La filosofia del Saggio popolare (implicita in esso) può essere chiamata un aristotelismo positivistico, un adattamento della logica formale ai metodi delle scienze fisiche e naturali. La legge di causalità, la ricerca della regolarità, normalità, uniformità sono sostituite alla dialettica storica. Ma come da questo modo di concepire può dedursi il superamento, il «rovesciamento della praxis»? L'effetto, meccanicamente, non può mai superare la causa o il sistema di cause, quindi non può aversi altro svolgimento che quello piatto e volgare dell'evoluzionismo.
Se l'«idealismo speculativo» è la scienza delle categorie e della sintesi a priori dello spirito, cioè una forma di astrazione antistoricistica, la filosofia implicita nel Saggio popolare è un idealismo alla rovescia, nel senso che dei concetti e delle classificazioni empiriche sostituiscono le categorie speculative, altrettanto astratte e antistoriche di queste.
Una delle tracce piú vistose di vecchia metafisica nel Saggio popolare è la ricerca di ridurre tutto a una causa, la causa ultima, la causa finale.
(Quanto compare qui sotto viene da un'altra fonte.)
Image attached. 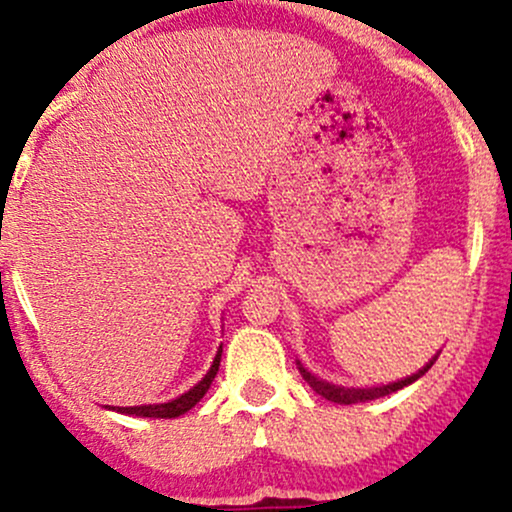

Si può ricostruire la storia del problema della causa unica e ultima e dimostrare che essa è una delle manifestazioni della «ricerca di dio». Contro questo dogmatismo ricordare ancora le due lettere di Engels pubblicate nel «Sozialistische Akademiker».
Il concetto di «scienza». La posizione del problema come una ricerca di leggi, di linee costanti, regolari, uniformi è legata a una esigenza, concepita in modo un po' puerile e ingenuo, di risolvere perentoriamente il problema pratico della prevedibilità degli accadimenti storici.